By DIANA WICHTEL
I blame Canada. Growing up there, where summer holidays and Christmas are humanely separated by time in which to regain one's mental health, I've found it hard to adjust to the boom and bust rhythms of the New Zealand calendar.
Here, we trudge through 11 featureless months with nothing to hope for but a major international sporting event at which we don't suck. Then comes one frenzied month of shopping, enforced family bonding, packing and hitting the road to holiday in a monsoon, hoping not to be killed by someone similarly stressed.
Why do we do it? I've come to believe, stuck at this remote corner of the world as we are, with little to torment us by global standards, that we thrive on tormenting ourselves. How else to explain our health system, MMP and John Banks?
And there's something to be said for torment. Take Christmas. This year I finally realised that it isn't about consumerism or, goodness knows, peace and goodwill. It's a chance to embrace suffering and grow as a human being (going to the gym doesn't count).
As fewer of us submit to the denials and disciplines of organised religion, here's a chance to do the social equivalent of donning a hair-shirt for a spot of self-flagellation. It can even be pleasurable, as saints and masochists will tell you.
Each irritating in-law, each unwanted gift, is a chance, in these overly individualistic times, to experience self-denial.
The last stragglers three hours late for Christmas dinner? You can practise patience (and, as we did, set up a lucrative flutter on when they'll finally show).
There's a lot to be said for those old religious rituals, especially since many involve wine.
I'm also giving up the quest for the azure, golden, perfect New Zealand holidays of nostalgic memory. If I'm honest, those were the ones I spent in Fiji and Noumea. Far better to accept reality and embrace the imperfect New Zealand holiday.

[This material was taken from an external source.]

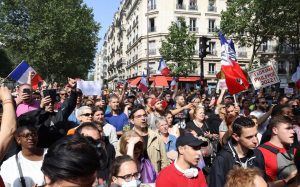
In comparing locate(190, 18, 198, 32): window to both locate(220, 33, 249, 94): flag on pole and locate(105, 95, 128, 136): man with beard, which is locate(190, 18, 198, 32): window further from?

So our holiday highlights this year included being driven indoors by storms to a museum near Houhora, in the allegedly sub-tropical Far North, where we saw a two-headed lamb, the world's worst-designed vintage typewriter and 142 chamber pots - in other words, an admirably imperfect holiday treat.

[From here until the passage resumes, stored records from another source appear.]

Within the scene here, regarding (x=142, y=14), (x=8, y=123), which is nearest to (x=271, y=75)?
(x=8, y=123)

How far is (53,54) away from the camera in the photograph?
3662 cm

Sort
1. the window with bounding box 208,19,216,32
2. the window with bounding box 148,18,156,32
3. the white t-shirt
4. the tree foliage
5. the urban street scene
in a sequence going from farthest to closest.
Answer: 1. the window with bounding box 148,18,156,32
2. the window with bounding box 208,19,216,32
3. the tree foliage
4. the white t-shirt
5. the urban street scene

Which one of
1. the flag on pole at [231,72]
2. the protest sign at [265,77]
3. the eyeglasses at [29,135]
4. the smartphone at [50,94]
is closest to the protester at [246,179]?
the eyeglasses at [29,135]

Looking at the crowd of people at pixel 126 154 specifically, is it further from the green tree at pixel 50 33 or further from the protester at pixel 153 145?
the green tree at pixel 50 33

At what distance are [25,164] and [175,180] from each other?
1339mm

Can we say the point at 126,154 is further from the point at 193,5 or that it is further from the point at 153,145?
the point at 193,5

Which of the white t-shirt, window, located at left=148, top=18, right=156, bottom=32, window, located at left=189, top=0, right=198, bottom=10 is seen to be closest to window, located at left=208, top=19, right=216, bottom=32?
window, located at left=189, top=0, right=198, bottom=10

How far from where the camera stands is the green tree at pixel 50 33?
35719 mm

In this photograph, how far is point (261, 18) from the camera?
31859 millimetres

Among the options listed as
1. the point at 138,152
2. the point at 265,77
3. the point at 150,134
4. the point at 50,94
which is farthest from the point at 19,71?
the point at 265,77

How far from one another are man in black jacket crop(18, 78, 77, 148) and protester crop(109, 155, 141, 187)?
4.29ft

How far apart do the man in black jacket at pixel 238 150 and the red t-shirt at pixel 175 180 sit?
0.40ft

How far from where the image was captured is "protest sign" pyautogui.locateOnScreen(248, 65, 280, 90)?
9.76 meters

This new perspective on holiday expectations did no harm when we arrived at our nearby accommodation, where screaming children were being chased by a fisherman with a boat hook.
"He's mad. He's a pirate," a breathless young local reported. "Come to Houhora for a good kid beating," the pirate called to us, cheerfully doing his bit for local tourism. At least it wasn't raining at the time.
It was persisting down the night we dined at lovely Whangaroa Harbour, along with a crowd of gently steaming boaties under leaking Perspex to the accompaniment of thunder and lightning at the fishing club. It cleared up in time for us to go home. Imperfect holiday bliss.
I even managed to embrace the media silly season, the equivalent of giving up thinking for Lent. There is something admirable in the way local reporters can approach a report from inside a holiday traffic jam as if they were behind enemy lines in Afghanistan.
And, in an uncertain world, there's a reassuring inevitability about holiday headlines such as "Guinea pigs sadly missed" and the latest depressing study on how much fat is in our seasonal fish and chips.
Was it me or was the silly season this year, like the weather, worse than usual?
Even the news from overseas was absurd. International hard man Dubya rendered himself unconscious with a pretzel, lending credence to his political enemies' claims that he's an idiot.
In Britain it was reported that the scientist who has spent years failing to prove the existence of the Loch Ness monster has wisely changed tack and is now claiming it has died of pollution.
Dear oh dear. Back at home, there's the Mayor of Auckland's latest brainwave. It's hard to see what Peter Blake did to deserve a statue that seems to represent him beating off a flock of demented seagulls, as if he's trapped in some lost scene from Hitchcock's The Birds.
John Banks was quoted in some holiday feature as saying he never takes a holiday. He doesn't need to. For some people, every season is the silly season.
As I write, the temperature is soaring, the skies are a deep, mocking blue and most of us are back at work. About this time of year commentators mutter about changing the holiday period to later in the year, when Christmas madness is over and the weather is settled. What wimps.
Better to just accept that our self-imposed annual sufferings are good for our selfish, 21st-century souls. As they say on Oprah, you can see the glass as half empty or you can top it up with the last of the warm bubbly and have another drink.